こうした動きの背景にあるのが、カー用品が売り上げの大半を占めるビジネスモデルからの脱却だ。

国内の新車販売台数は年々落ち込んでおり、直近の2020年の販売台数はピーク時だった1990年の3分の2まで減少。これまで主力商品だったカーナビやドライブレコーダーも、車が販売される時点ですでに搭載されている車種が増えているほか、同じく主力商品のタイヤについても、暖冬になれば冬用タイヤの売り上げが急減する。

2021年3月期の国内オートバックス店舗の売り上げ割合を見ると、約8割をカー用品の販売や取り付けなどの工賃が占める。同社にとって主力事業であることは間違いないが、今後の成長を模索するうえでは、別の柱が必要になってくる。

そこで目をつけたのが車検事業だ。オートバックスで車検・サービスを担当する倉林真也常務執行役員は「国内では人口減に伴い、(自動車の)販売台数は頭打ちになってきている。そのため、どう繰り返しお客さんに来てもらうかが重要になっていく」と話す。

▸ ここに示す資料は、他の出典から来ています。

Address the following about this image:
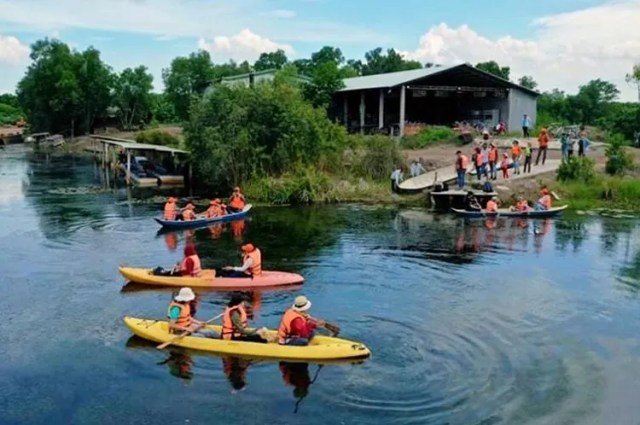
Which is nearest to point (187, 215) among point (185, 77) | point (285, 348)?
point (285, 348)

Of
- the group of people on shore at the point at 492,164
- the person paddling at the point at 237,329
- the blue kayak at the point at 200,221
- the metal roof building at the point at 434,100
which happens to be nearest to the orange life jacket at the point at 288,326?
the person paddling at the point at 237,329

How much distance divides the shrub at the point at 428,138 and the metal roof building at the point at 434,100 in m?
1.71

国内における自動車の保有台数は現在8000万台弱で、ここ5年はほぼ横ばいで推移している。車検は法律で義務づけられている制度であるため、保有台数が必ず一定期間ごとに需要を生む。この分野を伸ばすことができれば、オートバックスとして安定した収益源を期待できる。同社は1991年から車検事業に参入しているが、安定的な成長に向け、今まで以上に同事業に力を入れる構えだ。

車検は利益にも大きく貢献する。純粋なカー用品の販売と比べると、原価の比率が小さい車検の粗利率は倍以上。オートバックスが取り込みを狙う購入から3回目以降の新車の車検や中古車の車検はタイヤの摩耗といった部品交換につながりやすく、カー用品の販売ともシナジーがある点でも魅力的だ。